◆ Given task: Write the records out again, keeping each line exactly as it is.

[Excerpts of spatial question data]
++++++

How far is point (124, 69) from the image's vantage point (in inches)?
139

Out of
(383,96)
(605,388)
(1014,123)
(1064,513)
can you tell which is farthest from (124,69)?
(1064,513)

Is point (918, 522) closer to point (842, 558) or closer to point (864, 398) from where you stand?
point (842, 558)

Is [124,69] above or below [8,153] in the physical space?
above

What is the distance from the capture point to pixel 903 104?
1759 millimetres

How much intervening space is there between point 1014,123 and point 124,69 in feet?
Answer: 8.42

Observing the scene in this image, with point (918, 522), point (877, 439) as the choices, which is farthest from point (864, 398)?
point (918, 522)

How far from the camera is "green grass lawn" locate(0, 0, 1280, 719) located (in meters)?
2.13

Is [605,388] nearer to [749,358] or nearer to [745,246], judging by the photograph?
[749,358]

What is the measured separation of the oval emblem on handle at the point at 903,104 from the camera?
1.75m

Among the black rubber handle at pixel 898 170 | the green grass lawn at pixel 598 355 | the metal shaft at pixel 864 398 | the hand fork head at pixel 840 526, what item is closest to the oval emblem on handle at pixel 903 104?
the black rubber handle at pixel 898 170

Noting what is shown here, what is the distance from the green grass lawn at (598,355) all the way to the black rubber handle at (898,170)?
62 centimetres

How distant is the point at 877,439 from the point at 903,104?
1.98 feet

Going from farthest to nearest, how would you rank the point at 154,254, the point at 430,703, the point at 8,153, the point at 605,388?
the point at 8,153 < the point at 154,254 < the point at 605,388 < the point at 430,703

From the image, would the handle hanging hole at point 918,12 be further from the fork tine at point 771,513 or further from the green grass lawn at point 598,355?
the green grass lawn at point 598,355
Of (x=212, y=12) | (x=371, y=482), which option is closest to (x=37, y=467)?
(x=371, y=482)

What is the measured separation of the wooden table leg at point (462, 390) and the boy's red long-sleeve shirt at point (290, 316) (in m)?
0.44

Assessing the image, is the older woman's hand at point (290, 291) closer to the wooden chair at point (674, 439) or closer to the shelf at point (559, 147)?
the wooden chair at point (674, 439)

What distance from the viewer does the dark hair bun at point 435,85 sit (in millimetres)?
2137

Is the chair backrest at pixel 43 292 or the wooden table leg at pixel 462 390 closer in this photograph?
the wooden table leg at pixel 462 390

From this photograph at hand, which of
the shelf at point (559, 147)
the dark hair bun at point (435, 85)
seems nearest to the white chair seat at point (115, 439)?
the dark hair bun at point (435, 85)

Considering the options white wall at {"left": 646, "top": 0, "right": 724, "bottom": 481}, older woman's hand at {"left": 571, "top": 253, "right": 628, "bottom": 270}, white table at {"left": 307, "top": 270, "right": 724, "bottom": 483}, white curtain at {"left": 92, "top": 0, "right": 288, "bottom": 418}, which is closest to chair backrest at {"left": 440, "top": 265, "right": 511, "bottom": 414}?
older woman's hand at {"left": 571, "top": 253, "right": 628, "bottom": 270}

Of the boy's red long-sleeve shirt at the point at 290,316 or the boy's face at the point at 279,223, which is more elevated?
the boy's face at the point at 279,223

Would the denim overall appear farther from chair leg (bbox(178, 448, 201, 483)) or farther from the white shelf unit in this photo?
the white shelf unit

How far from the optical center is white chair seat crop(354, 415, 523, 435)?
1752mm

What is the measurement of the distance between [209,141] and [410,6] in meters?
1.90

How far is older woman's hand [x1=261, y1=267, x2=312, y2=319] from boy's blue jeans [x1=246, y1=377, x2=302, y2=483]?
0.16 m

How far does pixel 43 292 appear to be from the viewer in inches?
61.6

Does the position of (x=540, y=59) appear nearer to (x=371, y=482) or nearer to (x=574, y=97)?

++++++

◆ Response to the exercise:
How far is point (124, 69) from the image's vantage point (in inches)?
139

Out of
(383,96)
(605,388)
(1014,123)
(1064,513)
can you tell which is farthest from (124,69)?
(1064,513)

Is point (918, 522) closer to point (842, 558) or closer to point (864, 398) from where you stand?
point (842, 558)

Is [124,69] above or below [8,153] in the physical space?
above

What is the distance from the capture point to pixel 903 104?
1759 millimetres

How much intervening space is there between point 1014,123 and point 124,69 in feet?
Answer: 8.42

Observing the scene in this image, with point (918, 522), point (877, 439) as the choices, which is farthest from point (864, 398)?
point (918, 522)

How far from the camera is "green grass lawn" locate(0, 0, 1280, 719) located (in meters)?
2.13

Is [605,388] nearer to [749,358] or nearer to [745,246], judging by the photograph?
[749,358]

What is the measured separation of the oval emblem on handle at the point at 903,104 from the camera?
1.75m

Among the black rubber handle at pixel 898 170 | the green grass lawn at pixel 598 355 | the metal shaft at pixel 864 398 | the hand fork head at pixel 840 526, what item is closest to the oval emblem on handle at pixel 903 104?
the black rubber handle at pixel 898 170

Noting what is shown here, what is the distance from the green grass lawn at (598,355) all the way to the black rubber handle at (898,170)?
62 centimetres

How distant is the point at 877,439 from the point at 903,104?
1.98 feet

Going from farthest to nearest, how would you rank the point at 154,254, the point at 430,703, the point at 8,153, the point at 605,388?
the point at 8,153 < the point at 154,254 < the point at 605,388 < the point at 430,703

From the image, would the handle hanging hole at point 918,12 be further from the fork tine at point 771,513 or further from the green grass lawn at point 598,355?
the green grass lawn at point 598,355
Of (x=212, y=12) | (x=371, y=482), which option is closest to (x=37, y=467)?
(x=371, y=482)

What is the measured separation of the wooden table leg at point (462, 390) and the boy's red long-sleeve shirt at point (290, 316) (in m)?
0.44

Assessing the image, is the older woman's hand at point (290, 291) closer to the wooden chair at point (674, 439) or closer to the shelf at point (559, 147)?
the wooden chair at point (674, 439)

What distance from the viewer does the dark hair bun at point 435,85 sit (in millimetres)?
2137

Is the chair backrest at pixel 43 292 or the wooden table leg at pixel 462 390 closer in this photograph?
the wooden table leg at pixel 462 390

From this photograph at hand, which of
the shelf at point (559, 147)
the dark hair bun at point (435, 85)
seems nearest to the white chair seat at point (115, 439)?
the dark hair bun at point (435, 85)

Considering the options white wall at {"left": 646, "top": 0, "right": 724, "bottom": 481}, older woman's hand at {"left": 571, "top": 253, "right": 628, "bottom": 270}, white table at {"left": 307, "top": 270, "right": 724, "bottom": 483}, white curtain at {"left": 92, "top": 0, "right": 288, "bottom": 418}, which is closest to chair backrest at {"left": 440, "top": 265, "right": 511, "bottom": 414}?
older woman's hand at {"left": 571, "top": 253, "right": 628, "bottom": 270}

Of the boy's red long-sleeve shirt at the point at 290,316 or the boy's face at the point at 279,223, which is more elevated?
the boy's face at the point at 279,223

Would the denim overall appear farther from chair leg (bbox(178, 448, 201, 483)) or farther from the white shelf unit in this photo?
the white shelf unit

How far from the optical center is white chair seat crop(354, 415, 523, 435)?
1752mm

What is the measurement of the distance between [209,141] and [410,6] in meters?
1.90

How far is older woman's hand [x1=261, y1=267, x2=312, y2=319] from boy's blue jeans [x1=246, y1=377, x2=302, y2=483]?
0.16 m

How far does pixel 43 292 appear to be from the viewer in inches?
61.6

Does the position of (x=540, y=59) appear nearer to (x=371, y=482) or nearer to (x=574, y=97)?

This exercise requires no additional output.